- [Document excerpt]:
········
My favorite lie is " I don't have cash, I'll catch you on the app!" That's a definite no tip! PAX biggest lie.


----------



## Roadmasta (Aug 4, 2017)

Disgusted38 said:


> My favorite lie is " I don't have cash, I'll catch you on the app!" That's a definite no tip! PAX biggest lie.


90% of the time, nothing.


----------



## Disgusted38 (Dec 18, 2018)

Roadmasta said:


> 90% of the time, nothing.


I know... luckily I get good tips in general, but as soon as I hear that, I know I'm not. And those are usually the ppl you stop at 7-11 for or they didn't add their friend that's just around the corner etc... ?


----------



## MHR (Jul 23, 2017)

0 Great Amenities - I think if I ever receive one of those I’ll have to hand in my moderator sash.

Lots of Above and Beyond. Apparently dropping people off at the actual destination address is superlative customer service in my territory.


----------



## Don Fanucci (May 26, 2019)

Go to The Ritz Carlton if you want great amenities I’m not a hotel on wheels


----------



## nouberipo (Jul 24, 2018)

Mista T said:


> Come on, man, badges are for fun! I don't give out squat, and I have one of those. Just ask for a specific badge when you know they aren't going to tip anyway. I have Cool Car and Amenities and Great Music badges, by asking.


Ask for specific badge? Um, badges don't pay bills and these millennial derived emoticons and badges remind me of when I was in pre-school and used to get star or smiley face stickers. When I don't drive I am not driving for fun but rather to pay bills. Again, these childish badges don't pay the bills and fun does not pay the bills either.


----------



## Homie G (Oct 19, 2017)

Fozzie said:


> No freebies, no ass kissing, no fancy vehicle.
> 
> Basic service for basic rates.
> 
> View attachment 328771


Foz, you gotta step up your act.
········
- [What you will do]:
a - In the forum thread, which badges does Mista T say they got by asking riders for them?
b - Copy the stretch of the forum thread from "## Disgusted38 (Dec" through "corner etc... ?" word for word.
c - Pick up the forum thread about rideshare tips and badges after its last post and keep it going.

- [Exercise data]:
········
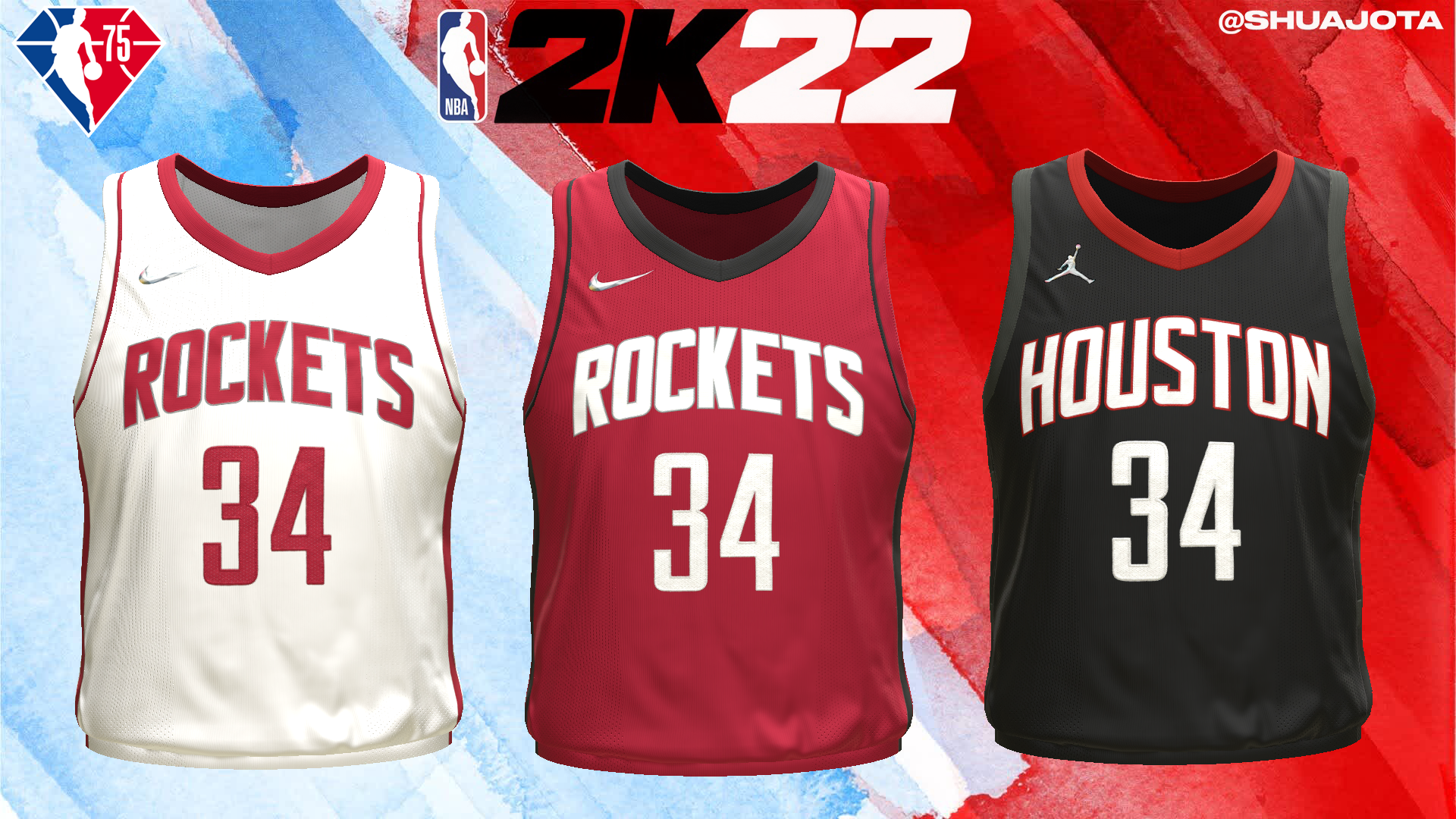 NBA 2K22 Official Houston Rockets 2021 2022 Jerseys (Compatible With NBA 2K21 & NBA 2K20): NBA 2K22 Mods, Rosters & Cyberfaces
········
- [Answers below]:
a - Cool Car, Amenities, and Great Music badges.

b -
## Disgusted38 (Dec 18, 2018)

Roadmasta said:


> 90% of the time, nothing.


I know... luckily I get good tips in general, but as soon as I hear that, I know I'm not. And those are usually the ppl you stop at 7-11 for or they didn't add their friend that's just around the corner etc... ?

c -
Zero on all 3

U da man


----------



## FLKeys (Dec 27, 2018)

When you learn how to sell your badges on eBay you will see the true value. A complete set fetches top $$$.


----------



## Flier5425 (Jun 2, 2016)

MHR said:


> 0 Great Amenities - I think if I ever receive one of those I'll have to hand in my moderator sash.
> 
> Lots of Above and Beyond. Apparently dropping people off at the actual destination address is superlative customer service in my territory.


You could always pay someone for that "Great Amenities" badge. It would be a great amenity for them, right?


----------



## MHR (Jul 23, 2017)

Flier5425 said:


> You could always pay someone for that "Great Amenities" badge. It would be a great amenity for them, right?


A bit broke right now.

I'm bidding on a 2* rating on eBay, they're rare so the bidding war is on.


----------



## MadTownUberD (Mar 11, 2017)

One great amenities
Zero entertaining driver
Tons of excellent service and great convo
A smattering of the others


----------



## No Prisoners (Mar 21, 2019)

Any badges for declining X rides without surge


----------



## lowcountry dan (Jun 15, 2017)

It's very rare that I get a rating or comment of any kind. That is a thing of the past. The newness wore off and now Pax can't be bothered except to give you a bad rating if they are pissed off. I get tips but no 5 star rating all the time. Ratings and comments are so yesterday.


----------



## ubercrashdummy (Mar 5, 2015)

Want a little arsenic with your next Uber?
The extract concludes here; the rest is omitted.